“Antigone” skillfully asks difficult questions

Torrey Theatre’s spring production performs tragedy in a unique way.


John Patrick Uy


Bethany Higa, Writer

Torrey Theatre presents the Greek tragedy “Antigone,” a gripping play about one woman’s actions in defiance of the law. Directed by Lauren Frey, junior English major, the production interprets the play in a modern setting of the Greek civil war during the late 20th century.

Universal Themes

Sophocles wrote “Antigone” in 441 B.C. as the third of his Theban plays. Despite the play’s ancient Greek setting, its content remains mostly free from political affiliation and assertions within Sophocles’ background. Instead, it focuses on universal themes of duty and morality, presenting an emotional conflict between the law of heaven and the law of the state.

“The reason why it’s such a timeless story, why it’s still around so many years later, is because there’s always going to be the question of faith and the question of civil law,” Frey said. “There’s always going to be that dichotomy no matter where you go, no matter who you are. It seems like it’s just a part of human nature.”
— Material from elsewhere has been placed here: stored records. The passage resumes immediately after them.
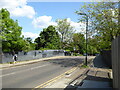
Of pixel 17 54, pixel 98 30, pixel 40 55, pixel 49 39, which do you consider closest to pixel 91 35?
pixel 98 30

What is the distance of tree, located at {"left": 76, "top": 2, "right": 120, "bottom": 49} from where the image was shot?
20.3 meters

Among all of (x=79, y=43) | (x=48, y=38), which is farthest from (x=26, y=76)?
(x=79, y=43)

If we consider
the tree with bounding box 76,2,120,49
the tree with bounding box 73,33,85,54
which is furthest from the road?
the tree with bounding box 73,33,85,54

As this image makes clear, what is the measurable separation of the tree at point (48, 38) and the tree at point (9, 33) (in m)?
36.0

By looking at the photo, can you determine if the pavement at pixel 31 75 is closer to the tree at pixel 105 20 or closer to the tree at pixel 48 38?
the tree at pixel 105 20

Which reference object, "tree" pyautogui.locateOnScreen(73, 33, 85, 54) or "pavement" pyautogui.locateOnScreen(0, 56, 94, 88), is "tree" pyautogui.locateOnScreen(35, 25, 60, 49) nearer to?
"tree" pyautogui.locateOnScreen(73, 33, 85, 54)

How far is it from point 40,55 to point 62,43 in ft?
106

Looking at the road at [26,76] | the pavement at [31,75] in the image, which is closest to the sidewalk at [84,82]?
the pavement at [31,75]

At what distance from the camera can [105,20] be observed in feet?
69.3

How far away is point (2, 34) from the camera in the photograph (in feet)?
87.6

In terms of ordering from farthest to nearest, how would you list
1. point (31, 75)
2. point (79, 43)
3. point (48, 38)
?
point (79, 43)
point (48, 38)
point (31, 75)

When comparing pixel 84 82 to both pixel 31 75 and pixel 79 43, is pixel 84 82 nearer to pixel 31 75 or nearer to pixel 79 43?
pixel 31 75

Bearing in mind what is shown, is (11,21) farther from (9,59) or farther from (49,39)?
(49,39)

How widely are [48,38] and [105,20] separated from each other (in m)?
50.2
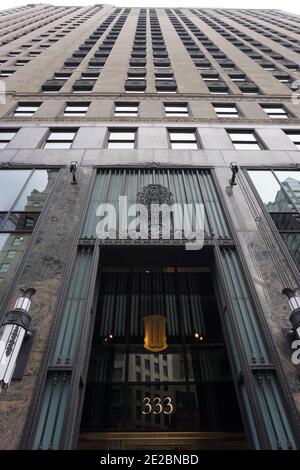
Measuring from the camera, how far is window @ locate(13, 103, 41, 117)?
63.1 feet

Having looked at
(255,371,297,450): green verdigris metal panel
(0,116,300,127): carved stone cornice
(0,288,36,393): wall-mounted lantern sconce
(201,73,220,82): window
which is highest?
(201,73,220,82): window

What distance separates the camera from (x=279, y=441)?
6184 mm

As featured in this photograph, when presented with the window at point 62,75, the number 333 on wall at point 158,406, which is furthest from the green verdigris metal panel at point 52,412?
the window at point 62,75

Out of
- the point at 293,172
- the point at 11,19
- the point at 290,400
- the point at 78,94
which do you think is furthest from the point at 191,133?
the point at 11,19

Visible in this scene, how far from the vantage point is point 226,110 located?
20.0m

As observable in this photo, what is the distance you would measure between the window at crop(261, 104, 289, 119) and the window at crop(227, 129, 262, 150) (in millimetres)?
3805

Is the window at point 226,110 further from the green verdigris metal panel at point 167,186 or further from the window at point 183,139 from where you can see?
the green verdigris metal panel at point 167,186

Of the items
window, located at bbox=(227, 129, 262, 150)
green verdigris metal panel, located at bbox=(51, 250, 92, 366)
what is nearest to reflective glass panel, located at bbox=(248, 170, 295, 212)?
window, located at bbox=(227, 129, 262, 150)

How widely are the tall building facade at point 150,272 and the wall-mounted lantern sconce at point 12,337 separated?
7cm

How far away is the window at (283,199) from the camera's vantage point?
10.7 m

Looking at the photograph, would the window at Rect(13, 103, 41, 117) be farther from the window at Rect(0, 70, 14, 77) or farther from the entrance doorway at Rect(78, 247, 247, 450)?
the entrance doorway at Rect(78, 247, 247, 450)

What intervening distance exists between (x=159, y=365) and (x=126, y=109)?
51.7 feet

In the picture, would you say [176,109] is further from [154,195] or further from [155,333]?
[155,333]

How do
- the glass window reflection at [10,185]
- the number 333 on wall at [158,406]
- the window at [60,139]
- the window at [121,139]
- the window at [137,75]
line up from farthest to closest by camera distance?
the window at [137,75], the window at [121,139], the window at [60,139], the glass window reflection at [10,185], the number 333 on wall at [158,406]
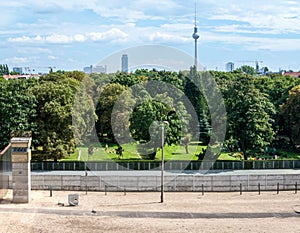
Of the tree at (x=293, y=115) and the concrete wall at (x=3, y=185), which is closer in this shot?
the concrete wall at (x=3, y=185)

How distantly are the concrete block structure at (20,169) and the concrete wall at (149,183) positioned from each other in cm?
428

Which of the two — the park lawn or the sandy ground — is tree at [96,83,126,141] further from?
the sandy ground

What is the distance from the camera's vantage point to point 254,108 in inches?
2195

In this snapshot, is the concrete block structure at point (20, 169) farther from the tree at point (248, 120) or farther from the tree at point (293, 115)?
the tree at point (293, 115)

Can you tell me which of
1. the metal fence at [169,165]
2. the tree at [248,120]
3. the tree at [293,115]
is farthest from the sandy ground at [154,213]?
the tree at [293,115]

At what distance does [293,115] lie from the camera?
2450 inches

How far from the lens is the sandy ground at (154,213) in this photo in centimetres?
2967

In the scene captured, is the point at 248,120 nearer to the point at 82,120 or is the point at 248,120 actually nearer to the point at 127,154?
the point at 127,154

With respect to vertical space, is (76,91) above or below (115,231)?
above

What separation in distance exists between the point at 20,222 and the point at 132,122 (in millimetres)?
28652

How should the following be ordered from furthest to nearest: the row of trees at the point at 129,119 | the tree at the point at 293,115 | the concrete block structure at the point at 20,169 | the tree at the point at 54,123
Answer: the tree at the point at 293,115 → the row of trees at the point at 129,119 → the tree at the point at 54,123 → the concrete block structure at the point at 20,169

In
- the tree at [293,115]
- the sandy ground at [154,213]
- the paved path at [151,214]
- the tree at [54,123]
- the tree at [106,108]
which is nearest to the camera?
the sandy ground at [154,213]

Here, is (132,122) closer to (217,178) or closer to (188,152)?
(188,152)

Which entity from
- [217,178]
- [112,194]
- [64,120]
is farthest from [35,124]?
[217,178]
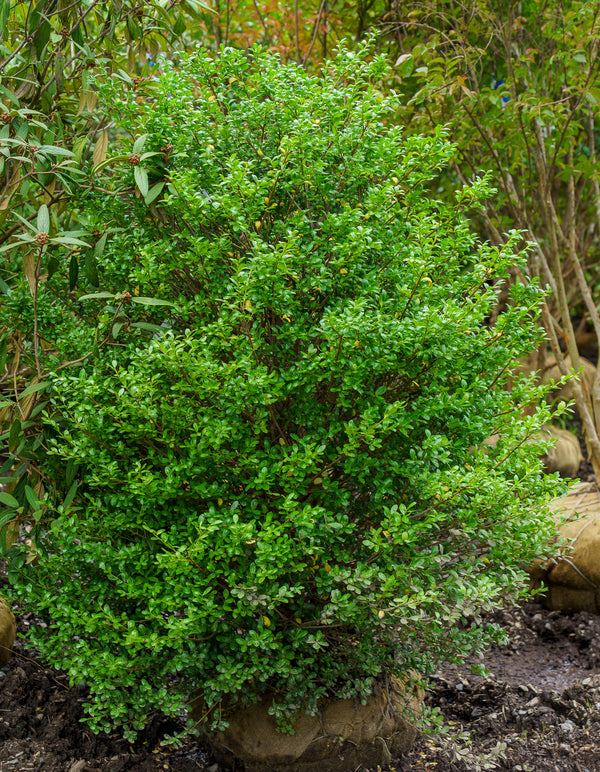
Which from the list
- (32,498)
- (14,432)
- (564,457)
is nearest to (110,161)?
(14,432)

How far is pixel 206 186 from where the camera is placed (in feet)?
8.55

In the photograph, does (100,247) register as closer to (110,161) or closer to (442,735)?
(110,161)

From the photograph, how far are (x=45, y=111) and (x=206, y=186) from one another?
3.02 feet

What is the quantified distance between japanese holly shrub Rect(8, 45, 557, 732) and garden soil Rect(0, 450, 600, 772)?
0.32 metres

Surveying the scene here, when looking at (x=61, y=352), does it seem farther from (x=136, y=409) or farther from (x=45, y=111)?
(x=45, y=111)

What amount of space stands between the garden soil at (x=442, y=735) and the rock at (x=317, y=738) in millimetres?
97

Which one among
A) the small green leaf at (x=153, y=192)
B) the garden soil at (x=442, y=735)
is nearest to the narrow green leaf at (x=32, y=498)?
the garden soil at (x=442, y=735)

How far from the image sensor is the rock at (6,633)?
3245 millimetres

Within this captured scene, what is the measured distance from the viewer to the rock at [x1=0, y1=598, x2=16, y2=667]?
10.6 ft

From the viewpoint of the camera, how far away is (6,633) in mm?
3270

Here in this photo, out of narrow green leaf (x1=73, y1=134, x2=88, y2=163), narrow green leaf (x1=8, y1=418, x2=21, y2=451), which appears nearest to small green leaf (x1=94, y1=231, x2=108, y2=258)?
narrow green leaf (x1=73, y1=134, x2=88, y2=163)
The story follows a young woman named Antigone, played by Charlotte Stobbe, junior communication studies major, who wants to give her brother Polyneices a proper burial after his death in the war. Though her sister warns against it, Antigone feels that she acts in accordance with the gods’ decree. However, the ruler Creon, played by Ryan Reynolds, freshman chemistry major, bans such a burial in an attempt to establish peace, as Polyneices died a traitor and should not be memorialized. The plot becomes further complicated by the family ties that bind them, as Antigone is betrothed to Creon’s son Haemon. As tension builds, both Antigone and Creon struggle to understand the role they must play in their duties, their families and their society.

“I really admire Antigone’s resolve,”  Stobbe said. “She has made up her mind that what she has to do is the right thing to do in the eyes of the gods and the justice of heaven. She sticks with that no matter what.”

Conflict of Passions

The play deals with a conflict of passions, reflected through the characters’ distinct motivations. Although one may identify more strongly with Antigone, who advocates for moral justice, or Creon, who advocates for civil unity, it is clear that neither of them are truly the hero or the villain.

“I want the audience to find a character to sympathize with and see themselves in, and understand both the good and bad in the character,” Frey said.


As a tragedy, “Antigone” does not convey a singular theme but instead suggests the audience to consider the issues on their own terms. The play deals with passion, grief, honor and death, topics not always easily addressed.

“It’s not something we really like that much today. We don’t like tragedies, so it almost doesn’t make sense to want to do one,” Reynolds said. “But one of the things we found really cool was that tragedy is not really aiming precisely for a moral, or some truth you can directly apply to yourself. I think what a tragedy is really getting at is understanding.”

Regardless of Time Period

Rehearsals for “Antigone” began in February and continued with two to three practices a week. The 12-person cast consists entirely of Torrey students, each with varying levels of theatre experience. During rehearsals, they sought not only to memorize lines and learn about the play, but also to reflect deeply on the characters and ideas within it. Regardless of the time period, they felt the play reflected key themes that still exist in the world.

“For the first month of production, we were constantly talking about what our characters represented in current society,” said Derrick Keller, freshman English major in the ensemble. “I think the common misconception is to portray it as this period piece in togas… but I really appreciate this adaptation because it’s so helpful to be able to see things in a modern light, to think about how it applies today.”


“Antigone” will show in Mayers auditorium on April 28-29 at 8 p.m., April 30 at 2 p.m. and 8 p.m. and May 1 at 3 p.m. Tickets are available in the Torrey Office, outside the Caf or at the door for $5, cash only.